● Work instructions:
Take nothing but the lines from the one with "category: unknown bird" through the one with "genus: Equus" in the entries below, both ends kept, and return them exactly with pictures left out.

Content starts

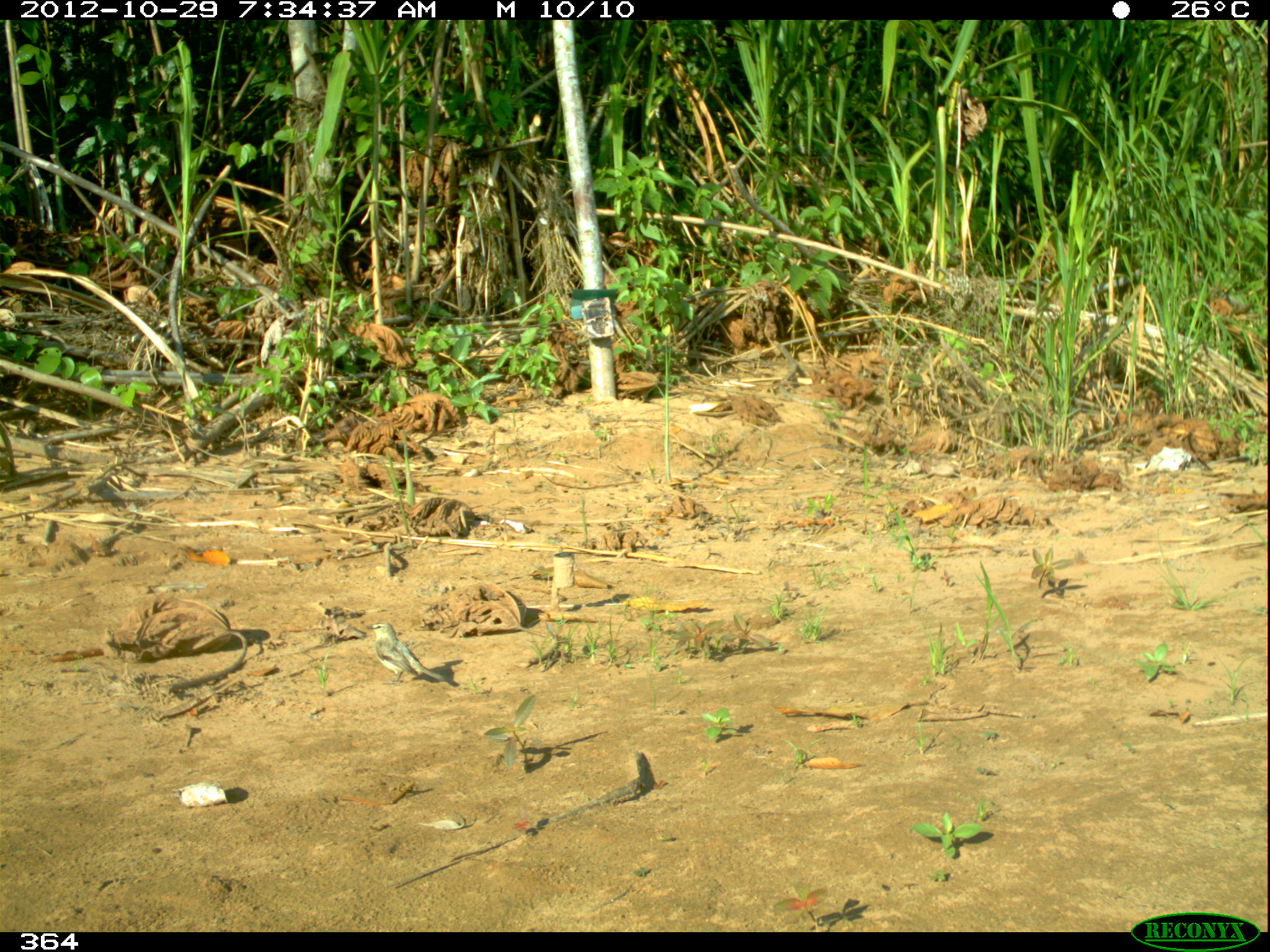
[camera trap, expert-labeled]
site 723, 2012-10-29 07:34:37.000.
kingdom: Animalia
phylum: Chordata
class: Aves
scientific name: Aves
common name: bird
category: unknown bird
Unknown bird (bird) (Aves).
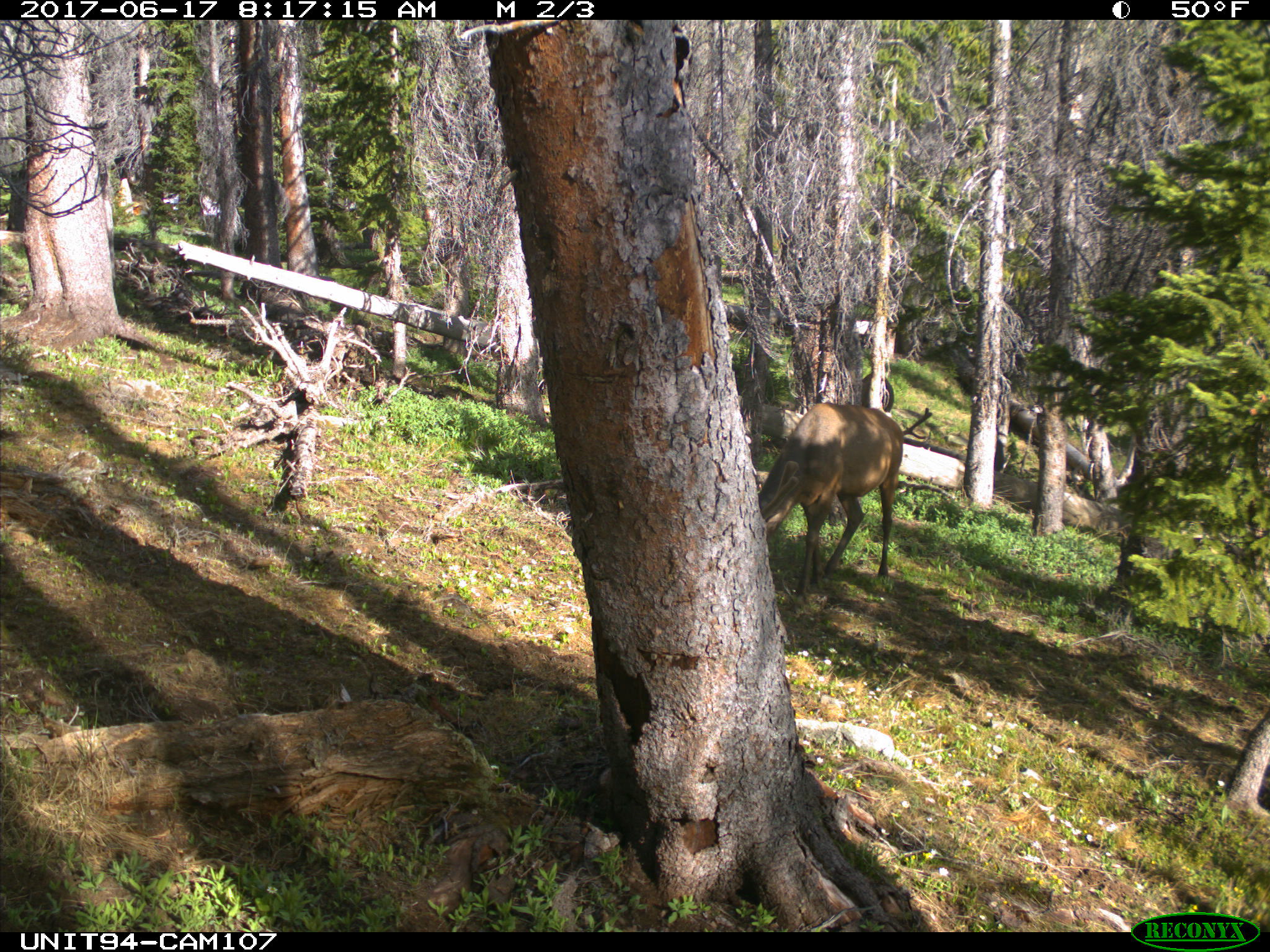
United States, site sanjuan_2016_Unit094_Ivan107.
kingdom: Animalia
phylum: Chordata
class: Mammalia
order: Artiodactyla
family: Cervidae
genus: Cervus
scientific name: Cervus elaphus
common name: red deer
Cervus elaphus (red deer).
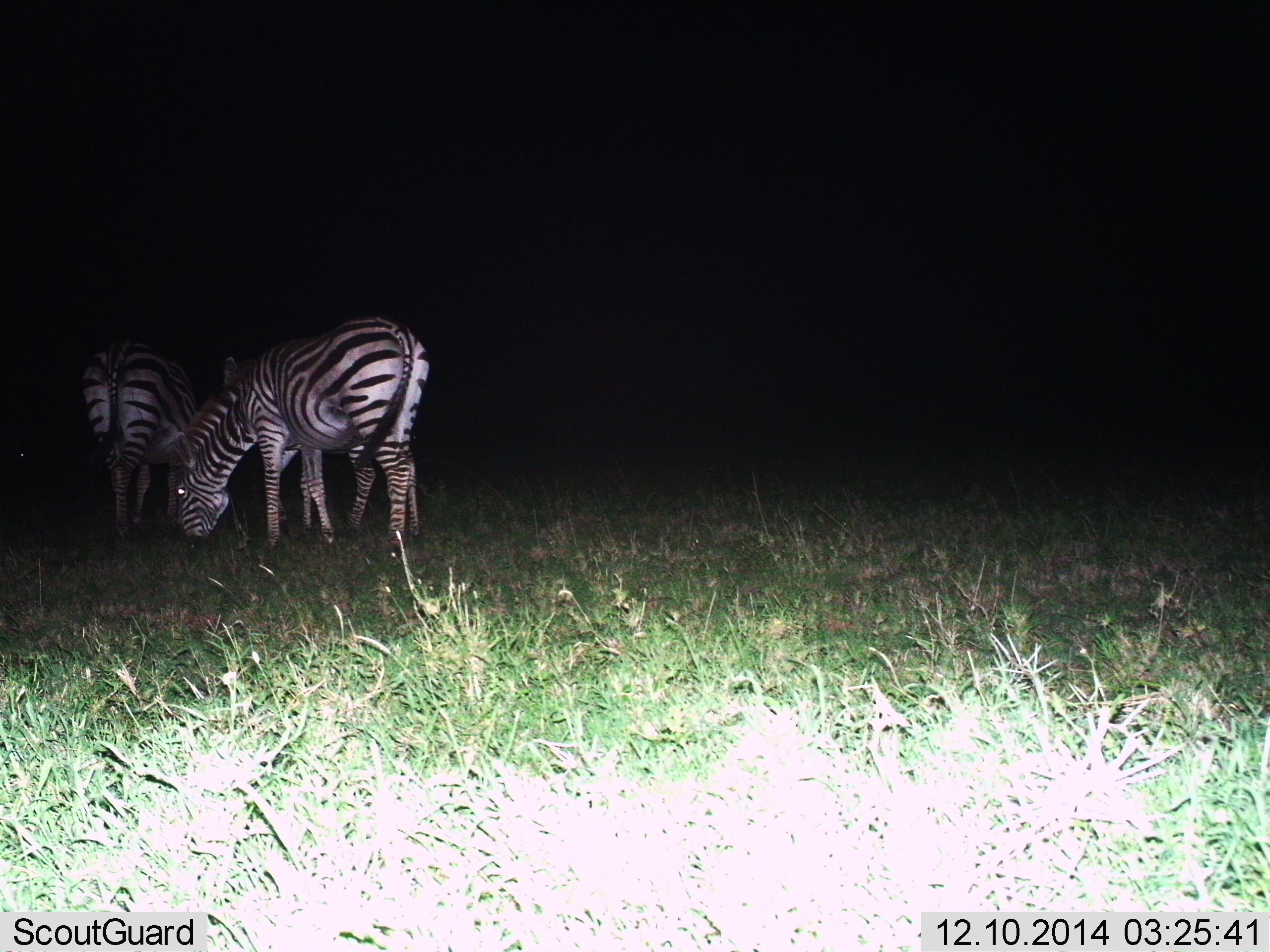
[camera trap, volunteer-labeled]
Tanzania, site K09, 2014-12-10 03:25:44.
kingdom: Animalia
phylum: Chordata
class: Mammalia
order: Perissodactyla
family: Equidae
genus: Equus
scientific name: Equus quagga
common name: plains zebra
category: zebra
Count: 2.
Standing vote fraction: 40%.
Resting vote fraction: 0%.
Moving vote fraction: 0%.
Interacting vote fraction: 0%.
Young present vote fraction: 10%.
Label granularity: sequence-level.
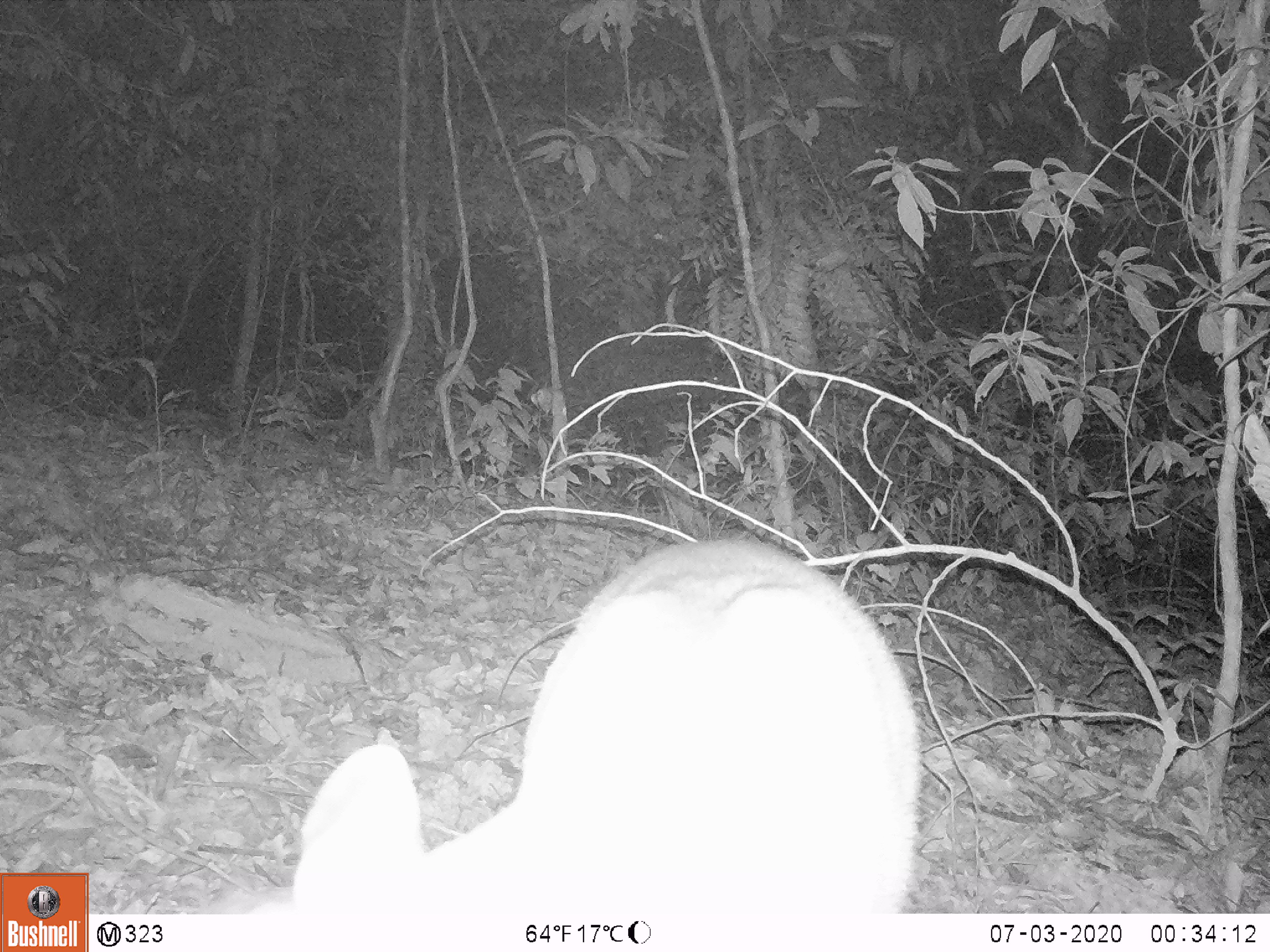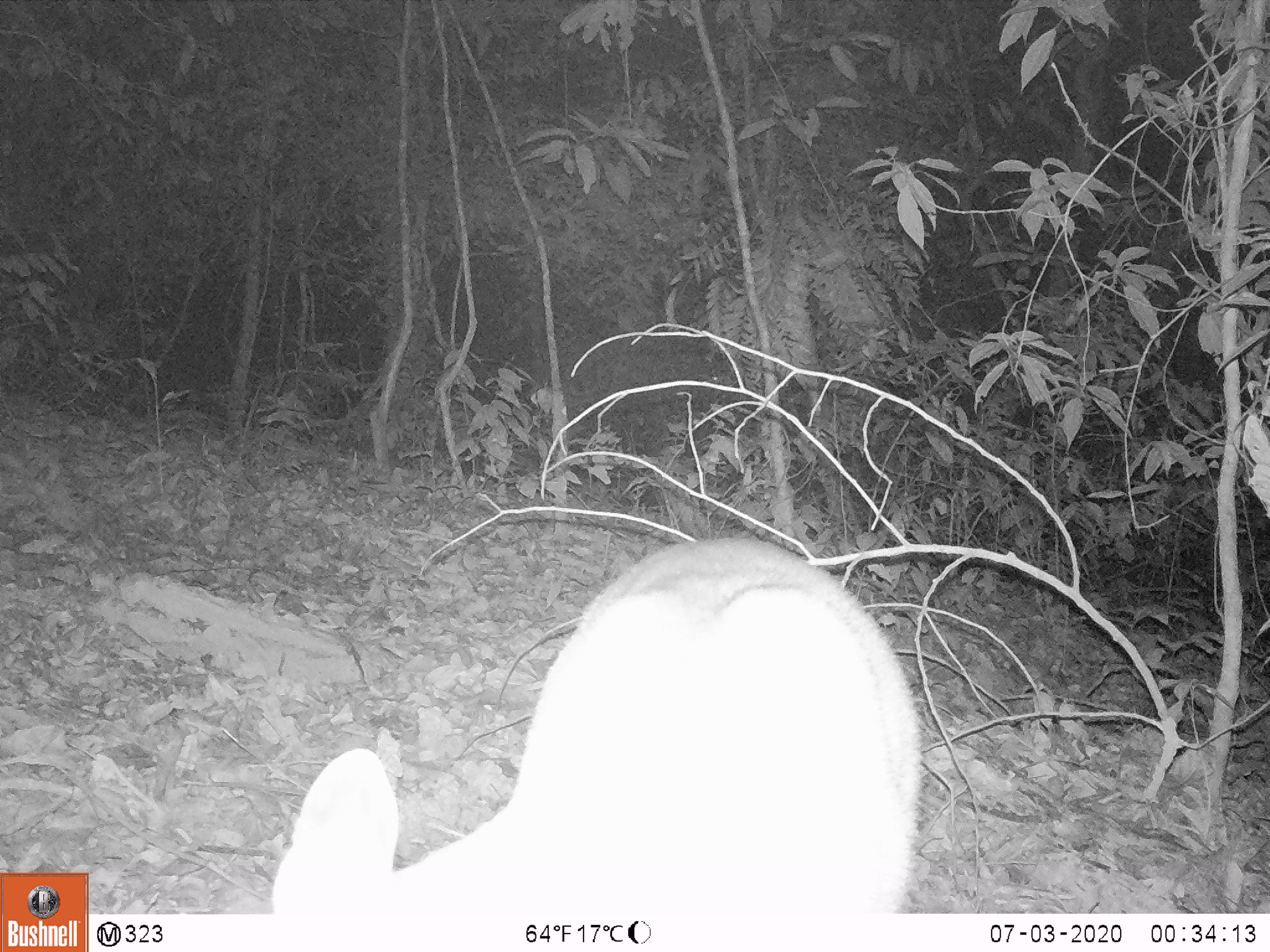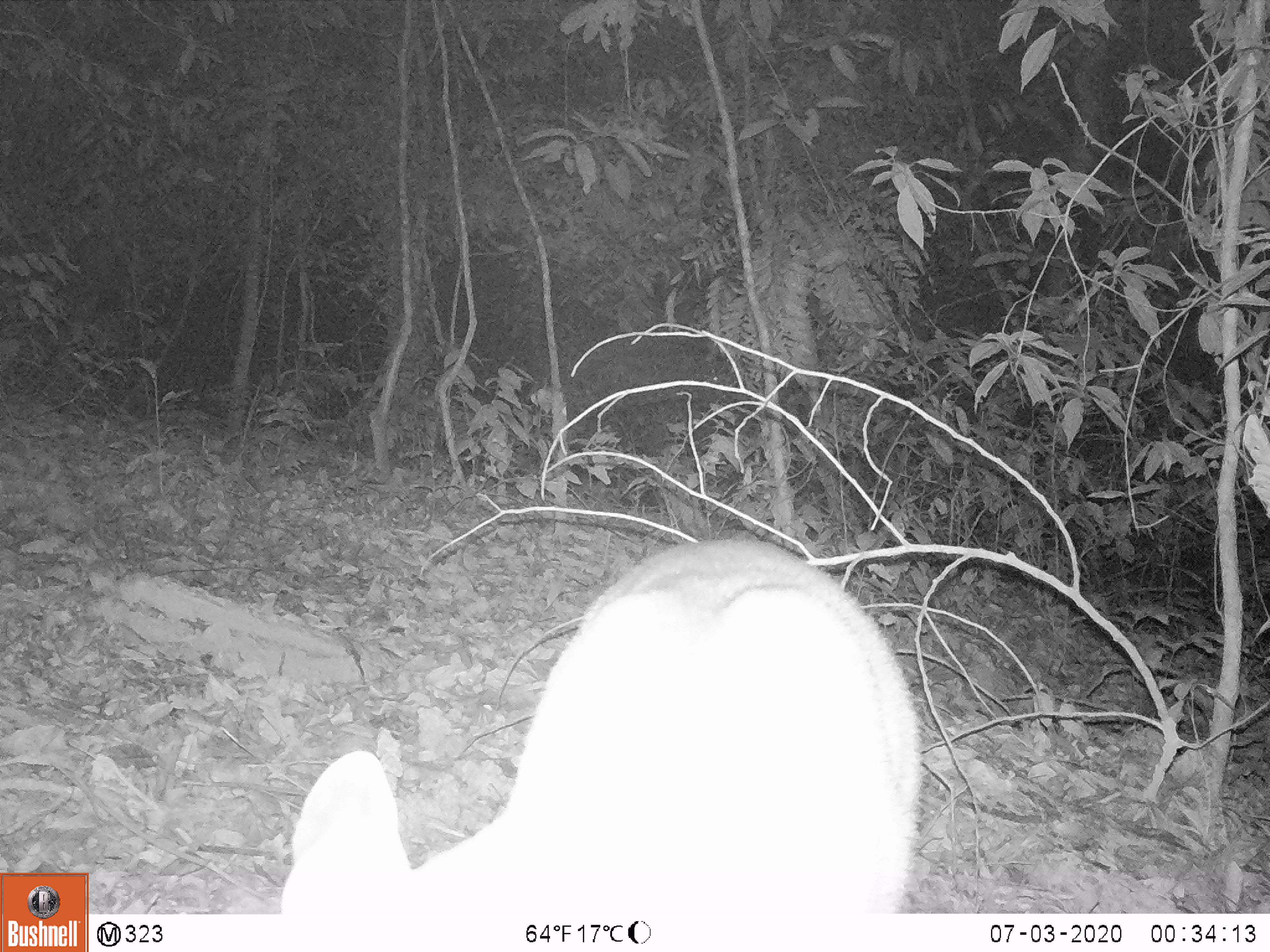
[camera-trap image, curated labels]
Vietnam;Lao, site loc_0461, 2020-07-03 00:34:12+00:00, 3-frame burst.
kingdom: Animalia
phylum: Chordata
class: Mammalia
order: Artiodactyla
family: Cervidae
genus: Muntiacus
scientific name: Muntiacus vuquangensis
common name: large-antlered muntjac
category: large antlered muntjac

Content ends

● Exercise output:
category: unknown bird
Unknown bird (bird) (Aves).
United States, site sanjuan_2016_Unit094_Ivan107.
kingdom: Animalia
phylum: Chordata
class: Mammalia
order: Artiodactyla
family: Cervidae
genus: Cervus
scientific name: Cervus elaphus
common name: red deer
Cervus elaphus (red deer).
[camera trap, volunteer-labeled]
Tanzania, site K09, 2014-12-10 03:25:44.
kingdom: Animalia
phylum: Chordata
class: Mammalia
order: Perissodactyla
family: Equidae
genus: Equus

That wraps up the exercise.